The college announced on Tuesday the launch of a public campaign to raise $14 million in the next two years to help fund the building of the student center, student scholarships and other, smaller emerging priorities. A silent campaign started in 2014 and since that time St. Scholastica has raised nearly $50 million for those initiatives.

"We are committed to doing this from existing college resources and from fundraising and not to borrow or take on any new debt in order to construct this building," Chris Mueller, St. Scholastica's vice president for college advancement, said. "We want this to be a gift to the students and we don't want them to be burdened with the cost of the building through a long-term debt issue."

Rumors of the college wanting to build a student center go back as far as the 1970s, Mueller said. But as far as he knows, the first time the goal was identified in writing as a goal of the Board of Trustees was in 2003.

Building a student center was one of five projects in a master plan created in 2003 and it was the only project not completed. The college's budget for the students center is $14 million-$17 million and the board has $10 million of that set aside for the project. The building is planned to sit on the north side of Tower Hall and adjacent to the Mitchell Auditorium on what's currently a parking lot.
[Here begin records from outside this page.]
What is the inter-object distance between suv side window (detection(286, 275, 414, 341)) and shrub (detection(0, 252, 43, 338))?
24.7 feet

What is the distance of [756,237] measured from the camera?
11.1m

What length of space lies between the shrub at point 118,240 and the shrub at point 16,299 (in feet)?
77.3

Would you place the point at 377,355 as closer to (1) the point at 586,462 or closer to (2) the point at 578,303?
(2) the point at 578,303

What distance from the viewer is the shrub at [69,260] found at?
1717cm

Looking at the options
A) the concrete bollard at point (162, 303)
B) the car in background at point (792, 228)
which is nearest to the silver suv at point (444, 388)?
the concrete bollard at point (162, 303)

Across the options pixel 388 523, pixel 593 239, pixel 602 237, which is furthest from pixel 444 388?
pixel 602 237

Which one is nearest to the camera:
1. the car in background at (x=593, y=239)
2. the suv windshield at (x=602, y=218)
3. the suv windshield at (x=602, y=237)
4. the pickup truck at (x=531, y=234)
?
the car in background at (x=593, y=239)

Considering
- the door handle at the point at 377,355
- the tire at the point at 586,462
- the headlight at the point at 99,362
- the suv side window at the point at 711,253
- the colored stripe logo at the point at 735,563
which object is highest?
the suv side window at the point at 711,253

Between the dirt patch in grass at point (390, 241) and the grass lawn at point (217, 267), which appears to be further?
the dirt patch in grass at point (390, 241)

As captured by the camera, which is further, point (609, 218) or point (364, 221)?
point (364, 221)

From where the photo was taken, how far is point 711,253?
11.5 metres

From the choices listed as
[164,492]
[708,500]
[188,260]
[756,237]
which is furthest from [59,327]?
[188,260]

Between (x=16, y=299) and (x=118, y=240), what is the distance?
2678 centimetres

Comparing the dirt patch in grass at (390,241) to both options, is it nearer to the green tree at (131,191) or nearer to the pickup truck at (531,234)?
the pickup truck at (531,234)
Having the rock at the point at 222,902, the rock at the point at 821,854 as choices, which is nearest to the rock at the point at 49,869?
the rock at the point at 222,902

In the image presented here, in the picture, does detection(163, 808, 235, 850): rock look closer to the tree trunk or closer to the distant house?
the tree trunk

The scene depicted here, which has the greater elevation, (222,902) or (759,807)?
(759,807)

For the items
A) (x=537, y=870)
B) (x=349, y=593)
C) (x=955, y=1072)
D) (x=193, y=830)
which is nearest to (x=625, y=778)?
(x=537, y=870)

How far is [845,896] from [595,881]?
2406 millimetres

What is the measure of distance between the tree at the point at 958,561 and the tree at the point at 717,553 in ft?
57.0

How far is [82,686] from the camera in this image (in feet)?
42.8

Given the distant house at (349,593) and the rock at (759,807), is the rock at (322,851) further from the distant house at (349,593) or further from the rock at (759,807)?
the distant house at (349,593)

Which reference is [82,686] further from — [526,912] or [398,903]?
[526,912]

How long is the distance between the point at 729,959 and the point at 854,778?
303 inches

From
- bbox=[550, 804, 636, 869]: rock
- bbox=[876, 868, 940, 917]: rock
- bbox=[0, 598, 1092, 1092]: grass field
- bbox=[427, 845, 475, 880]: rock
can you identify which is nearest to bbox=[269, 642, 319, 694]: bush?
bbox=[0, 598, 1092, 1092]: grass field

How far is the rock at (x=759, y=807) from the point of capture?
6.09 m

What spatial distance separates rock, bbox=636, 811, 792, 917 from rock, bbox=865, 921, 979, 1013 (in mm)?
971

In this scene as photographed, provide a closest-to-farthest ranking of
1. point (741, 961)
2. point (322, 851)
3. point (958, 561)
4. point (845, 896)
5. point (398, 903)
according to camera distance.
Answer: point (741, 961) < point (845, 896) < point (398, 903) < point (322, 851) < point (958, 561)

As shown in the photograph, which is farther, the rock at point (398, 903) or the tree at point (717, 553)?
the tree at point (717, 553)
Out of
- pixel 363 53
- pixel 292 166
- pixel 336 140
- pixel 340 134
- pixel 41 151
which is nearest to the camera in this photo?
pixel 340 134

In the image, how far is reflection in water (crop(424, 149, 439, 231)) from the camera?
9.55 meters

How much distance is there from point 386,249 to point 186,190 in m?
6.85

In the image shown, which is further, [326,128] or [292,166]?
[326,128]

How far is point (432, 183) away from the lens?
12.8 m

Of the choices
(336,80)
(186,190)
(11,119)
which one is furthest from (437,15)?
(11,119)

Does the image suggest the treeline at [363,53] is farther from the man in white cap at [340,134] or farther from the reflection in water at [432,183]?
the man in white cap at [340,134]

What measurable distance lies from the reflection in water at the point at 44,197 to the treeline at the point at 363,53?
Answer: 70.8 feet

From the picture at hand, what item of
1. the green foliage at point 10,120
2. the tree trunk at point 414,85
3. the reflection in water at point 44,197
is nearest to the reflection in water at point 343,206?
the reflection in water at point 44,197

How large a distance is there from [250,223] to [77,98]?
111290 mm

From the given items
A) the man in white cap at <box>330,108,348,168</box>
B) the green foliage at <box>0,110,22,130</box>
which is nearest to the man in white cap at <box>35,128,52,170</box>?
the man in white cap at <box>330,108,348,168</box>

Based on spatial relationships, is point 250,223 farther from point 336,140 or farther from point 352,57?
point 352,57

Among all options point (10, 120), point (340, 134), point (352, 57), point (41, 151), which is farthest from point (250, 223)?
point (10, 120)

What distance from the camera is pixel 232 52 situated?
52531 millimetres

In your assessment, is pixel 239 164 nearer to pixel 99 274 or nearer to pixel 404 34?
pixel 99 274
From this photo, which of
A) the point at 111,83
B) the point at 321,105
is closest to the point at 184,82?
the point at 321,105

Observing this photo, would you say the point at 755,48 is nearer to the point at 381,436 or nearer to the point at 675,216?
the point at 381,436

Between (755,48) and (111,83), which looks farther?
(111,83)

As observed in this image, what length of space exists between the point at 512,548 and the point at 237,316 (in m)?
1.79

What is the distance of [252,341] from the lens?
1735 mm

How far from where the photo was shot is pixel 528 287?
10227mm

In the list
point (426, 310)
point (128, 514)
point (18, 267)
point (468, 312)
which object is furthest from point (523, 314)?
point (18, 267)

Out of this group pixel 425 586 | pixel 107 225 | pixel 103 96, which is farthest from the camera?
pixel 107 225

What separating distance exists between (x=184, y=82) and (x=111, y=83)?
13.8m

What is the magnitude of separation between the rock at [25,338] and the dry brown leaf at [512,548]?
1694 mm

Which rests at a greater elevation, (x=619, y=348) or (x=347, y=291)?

St. Scholastica student center rendering
A rendering of a College of St. Scholastica student center pictures a campus quad in front of the center. The concept designs are not final and are subject to change. Contributed / College of St. Scholastica

A concept design of the building was completed early this year. Because construction costs have increased during the pandemic, Mueller said the college is working with its architect and contractor to build the best center they can, while sticking to their budget. Student input is informing the design.

Key elements of the building would include gathering space for studying, activities and organization as well as recreation. Students have suggested an area with pool or foosball tables. A large, "homey" atrium area with a coffee shop, fireplace and small performance stage would most likely be included as well.


"The amount of space we have is so small that it's taken very quickly," Mueller said. "We just don't have enough options for many groups to meet together and work together and we know in education these days that collaborative work is really important."

Citing a 2019 report in the Chronicle of Higher Education, Mueller said properly designed student union-type facilities can reduce mental health concerns on a campus by up to half.

While she'll never get to experience the campus with a student center, Tourtellott said it will positively change the campus and the student experience.

"I really hope this happens and it entices more people to go here and get a four-year education and really sit in it and grow," she said.